Digital explorations and transformations are not limited to the big metropolitan dailies. I like what I read about experimentation at the very local level. Read on.
It is true that we see tremendous and constant experimentation with technology and digital platforms with such newspapers as The New York Times, The Wall Street Journal and The Washington Post, among others. They have the resources for such experimentation. Smaller newspapers, both dailies and weeklies, are not so lucky. What they do have, however, is a brand that is recognizable and total dominance for coverage in areas where the big metro papers rarely go.
Now, I am delighted to see that there is some good, effective experimentation with advertising and technology for some of these papers.
A recent piece in Editor & Publisher informs us about Mark Nienhueser, who was a 2015-2016 fellow at the Reynolds Journalism Institute, University of Missouri.
“The hypothesis heading into the fellowship was that the Missouri Press Association needed to be able to help their newspapers get into the digital side of things,” Nienhueser said. “What I was finding was that most of the dailies had it somewhat figured out, but most of the local weeklies didn’t have anything at all.”
So Nienhueser and his team set out to create variety of services for small newspapers to make better use of the technology available, such as website creation, social media management, programmatic advertising, YouTube TrueView ads and hands-on training.
Perhaps one of the most exciting new things happening with these small dailies has been the partnership of some with Nextdoor–the private social network for neighborhoods that was launched in 2011. Nextdoor is an app that allows people to stay in touch with each other in a neighborhood for such things as finding babysitters, learning about an upcoming block party, or hearing about a rash of car break-ins.
The private social network, which allows users to connect with neighbors in their community, recently added newspapers to that list. It seems like a perfect fit.
By partnering with Nextdoor, newspapers can target where they post stories down to the community level, giving them the ability to share hyperlocal news that is highly relevant to specific communities.

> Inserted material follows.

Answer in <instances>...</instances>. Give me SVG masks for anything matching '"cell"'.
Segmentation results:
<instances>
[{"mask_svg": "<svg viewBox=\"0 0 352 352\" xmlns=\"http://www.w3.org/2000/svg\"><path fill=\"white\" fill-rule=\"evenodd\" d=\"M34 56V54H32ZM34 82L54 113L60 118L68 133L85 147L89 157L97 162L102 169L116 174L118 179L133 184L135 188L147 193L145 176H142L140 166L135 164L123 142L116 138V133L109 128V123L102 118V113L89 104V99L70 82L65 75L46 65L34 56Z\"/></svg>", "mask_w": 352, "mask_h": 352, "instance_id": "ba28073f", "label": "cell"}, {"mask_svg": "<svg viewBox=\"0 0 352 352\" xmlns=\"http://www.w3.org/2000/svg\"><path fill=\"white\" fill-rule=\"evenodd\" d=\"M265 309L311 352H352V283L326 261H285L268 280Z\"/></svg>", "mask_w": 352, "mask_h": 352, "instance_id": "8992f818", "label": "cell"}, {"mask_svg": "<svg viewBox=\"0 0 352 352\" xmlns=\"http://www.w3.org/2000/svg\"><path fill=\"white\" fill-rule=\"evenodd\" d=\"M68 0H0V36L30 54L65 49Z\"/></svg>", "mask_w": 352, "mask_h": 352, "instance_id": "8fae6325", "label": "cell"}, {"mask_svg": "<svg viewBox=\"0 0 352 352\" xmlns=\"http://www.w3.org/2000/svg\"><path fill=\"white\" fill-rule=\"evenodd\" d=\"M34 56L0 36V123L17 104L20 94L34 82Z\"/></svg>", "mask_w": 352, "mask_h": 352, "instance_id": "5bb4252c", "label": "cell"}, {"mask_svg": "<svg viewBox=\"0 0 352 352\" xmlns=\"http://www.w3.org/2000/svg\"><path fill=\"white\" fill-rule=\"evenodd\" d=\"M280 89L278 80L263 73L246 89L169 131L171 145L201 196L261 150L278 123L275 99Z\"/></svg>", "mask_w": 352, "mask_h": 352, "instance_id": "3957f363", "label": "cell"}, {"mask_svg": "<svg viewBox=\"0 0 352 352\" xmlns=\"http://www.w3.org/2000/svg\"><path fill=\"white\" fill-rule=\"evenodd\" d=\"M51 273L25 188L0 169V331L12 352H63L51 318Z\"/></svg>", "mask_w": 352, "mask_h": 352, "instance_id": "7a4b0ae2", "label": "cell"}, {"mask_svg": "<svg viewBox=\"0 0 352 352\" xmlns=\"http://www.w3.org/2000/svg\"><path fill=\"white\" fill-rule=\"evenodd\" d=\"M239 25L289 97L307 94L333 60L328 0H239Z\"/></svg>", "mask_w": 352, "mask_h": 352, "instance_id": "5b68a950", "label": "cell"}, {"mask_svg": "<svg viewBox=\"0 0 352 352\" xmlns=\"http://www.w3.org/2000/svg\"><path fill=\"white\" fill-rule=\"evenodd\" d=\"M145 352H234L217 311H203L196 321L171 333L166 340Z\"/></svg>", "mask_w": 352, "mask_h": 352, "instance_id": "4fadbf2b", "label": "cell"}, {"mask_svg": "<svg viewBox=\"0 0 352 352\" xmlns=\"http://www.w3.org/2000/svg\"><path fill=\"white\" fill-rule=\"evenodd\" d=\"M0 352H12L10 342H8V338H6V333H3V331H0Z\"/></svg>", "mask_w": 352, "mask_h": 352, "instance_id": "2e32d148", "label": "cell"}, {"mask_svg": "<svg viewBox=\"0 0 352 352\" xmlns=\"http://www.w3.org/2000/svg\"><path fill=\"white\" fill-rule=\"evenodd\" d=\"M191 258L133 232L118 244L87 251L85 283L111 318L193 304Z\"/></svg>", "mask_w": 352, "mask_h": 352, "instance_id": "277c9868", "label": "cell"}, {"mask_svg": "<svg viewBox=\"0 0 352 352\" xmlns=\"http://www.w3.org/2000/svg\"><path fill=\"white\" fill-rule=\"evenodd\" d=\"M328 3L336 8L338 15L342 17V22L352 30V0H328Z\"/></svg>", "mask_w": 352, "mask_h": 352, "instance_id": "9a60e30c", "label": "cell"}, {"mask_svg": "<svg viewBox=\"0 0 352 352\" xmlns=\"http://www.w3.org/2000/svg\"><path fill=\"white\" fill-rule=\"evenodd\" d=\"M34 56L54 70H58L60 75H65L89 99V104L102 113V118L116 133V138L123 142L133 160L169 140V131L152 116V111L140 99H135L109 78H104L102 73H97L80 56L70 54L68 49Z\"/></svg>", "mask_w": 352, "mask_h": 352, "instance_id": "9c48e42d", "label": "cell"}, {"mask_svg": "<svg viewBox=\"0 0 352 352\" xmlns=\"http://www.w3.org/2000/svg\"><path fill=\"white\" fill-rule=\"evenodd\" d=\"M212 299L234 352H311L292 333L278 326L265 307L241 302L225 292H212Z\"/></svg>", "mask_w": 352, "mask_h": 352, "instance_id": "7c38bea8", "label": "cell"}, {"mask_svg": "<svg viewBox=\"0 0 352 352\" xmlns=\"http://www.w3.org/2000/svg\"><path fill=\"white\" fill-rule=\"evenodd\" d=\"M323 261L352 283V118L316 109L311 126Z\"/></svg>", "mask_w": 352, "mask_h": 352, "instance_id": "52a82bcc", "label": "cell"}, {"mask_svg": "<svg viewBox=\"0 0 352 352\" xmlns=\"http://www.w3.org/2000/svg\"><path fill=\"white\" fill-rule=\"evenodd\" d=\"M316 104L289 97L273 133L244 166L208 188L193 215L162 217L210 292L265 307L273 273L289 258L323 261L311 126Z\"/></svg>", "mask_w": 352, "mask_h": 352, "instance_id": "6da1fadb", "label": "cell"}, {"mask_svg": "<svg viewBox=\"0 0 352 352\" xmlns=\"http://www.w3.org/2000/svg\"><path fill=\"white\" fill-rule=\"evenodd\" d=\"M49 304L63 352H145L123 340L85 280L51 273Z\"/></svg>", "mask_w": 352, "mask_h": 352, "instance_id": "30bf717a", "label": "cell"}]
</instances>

The articles appear in Nextdoor’s newsfeed in the app and website, as well as in the Daily Digest email that members receive. In addition, neighbors can share story ideas or tips with newspapers through Nextdoor.
To date, Nextdoor has partnered with several dozen local news entities covering a cross section of the US.
This development shows that experimentation and transformation are not limited to the big metro newspapers. It also reaffirms our belief that some of the most successful experiments are going to aim at the smartphone.